--- Start ---

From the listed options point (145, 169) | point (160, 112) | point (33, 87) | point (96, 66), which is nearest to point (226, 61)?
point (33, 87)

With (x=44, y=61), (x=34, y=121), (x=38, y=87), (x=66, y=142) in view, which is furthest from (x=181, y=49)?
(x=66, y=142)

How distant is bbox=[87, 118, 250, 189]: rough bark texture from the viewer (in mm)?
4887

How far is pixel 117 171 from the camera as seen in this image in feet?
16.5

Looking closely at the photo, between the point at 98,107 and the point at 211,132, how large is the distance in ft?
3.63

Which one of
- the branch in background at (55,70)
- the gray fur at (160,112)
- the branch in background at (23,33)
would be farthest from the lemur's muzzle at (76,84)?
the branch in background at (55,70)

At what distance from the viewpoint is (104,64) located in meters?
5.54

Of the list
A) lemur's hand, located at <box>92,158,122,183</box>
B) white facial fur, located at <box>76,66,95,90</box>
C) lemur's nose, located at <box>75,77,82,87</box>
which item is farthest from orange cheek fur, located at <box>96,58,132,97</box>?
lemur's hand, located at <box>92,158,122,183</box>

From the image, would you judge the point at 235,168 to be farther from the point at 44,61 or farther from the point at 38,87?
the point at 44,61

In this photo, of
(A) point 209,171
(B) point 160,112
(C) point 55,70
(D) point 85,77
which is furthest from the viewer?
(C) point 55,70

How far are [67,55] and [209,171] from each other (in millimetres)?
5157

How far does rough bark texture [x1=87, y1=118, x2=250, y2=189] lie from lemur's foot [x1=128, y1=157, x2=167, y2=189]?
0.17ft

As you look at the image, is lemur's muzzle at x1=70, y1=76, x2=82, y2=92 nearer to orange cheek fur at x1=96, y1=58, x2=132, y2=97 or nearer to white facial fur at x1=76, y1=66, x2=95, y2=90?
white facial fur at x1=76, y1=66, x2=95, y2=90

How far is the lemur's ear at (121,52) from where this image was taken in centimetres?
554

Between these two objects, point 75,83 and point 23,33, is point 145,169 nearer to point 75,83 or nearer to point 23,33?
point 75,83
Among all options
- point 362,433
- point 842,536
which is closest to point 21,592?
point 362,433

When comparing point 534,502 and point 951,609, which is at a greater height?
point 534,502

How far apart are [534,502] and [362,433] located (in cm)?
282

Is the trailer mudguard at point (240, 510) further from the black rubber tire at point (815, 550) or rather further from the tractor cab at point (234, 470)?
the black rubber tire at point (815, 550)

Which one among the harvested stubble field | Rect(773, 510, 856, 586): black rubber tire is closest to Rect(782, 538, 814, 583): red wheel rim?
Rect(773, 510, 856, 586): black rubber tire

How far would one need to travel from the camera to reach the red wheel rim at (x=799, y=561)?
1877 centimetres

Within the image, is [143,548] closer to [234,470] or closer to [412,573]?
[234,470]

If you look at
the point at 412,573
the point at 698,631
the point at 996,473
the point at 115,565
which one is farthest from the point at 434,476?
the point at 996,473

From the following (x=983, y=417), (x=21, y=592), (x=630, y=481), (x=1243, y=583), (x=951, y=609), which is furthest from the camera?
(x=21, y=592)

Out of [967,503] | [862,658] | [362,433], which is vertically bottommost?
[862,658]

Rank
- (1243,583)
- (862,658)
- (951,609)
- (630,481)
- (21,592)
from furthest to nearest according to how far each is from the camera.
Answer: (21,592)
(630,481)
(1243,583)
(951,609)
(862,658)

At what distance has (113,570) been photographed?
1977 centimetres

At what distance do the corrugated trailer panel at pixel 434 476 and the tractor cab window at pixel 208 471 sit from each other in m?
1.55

--- End ---

WHAT YOU WILL DO:
Copy out, unchanged, the stretch of rows above from the line containing "Within the image, is" through the end of the rows, both ends included.

TASK SOLUTION:
Within the image, is [143,548] closer to [234,470] or closer to [412,573]?
[234,470]

If you look at
the point at 412,573
the point at 698,631
the point at 996,473
the point at 115,565
which one is farthest from the point at 434,476?
the point at 996,473

From the following (x=983, y=417), (x=21, y=592), (x=630, y=481), (x=1243, y=583), (x=951, y=609), which is furthest from the camera?
(x=21, y=592)

Out of [967,503] | [862,658] | [362,433], which is vertically bottommost?
[862,658]

Rank
- (1243,583)
- (862,658)
- (951,609)
- (630,481)
- (21,592)
from furthest to nearest according to how far each is from the camera.
Answer: (21,592)
(630,481)
(1243,583)
(951,609)
(862,658)

At what distance has (113,570) been photographed?
1977 centimetres

At what distance do the corrugated trailer panel at pixel 434 476 and the tractor cab window at pixel 208 471 sit from each other in m?
1.55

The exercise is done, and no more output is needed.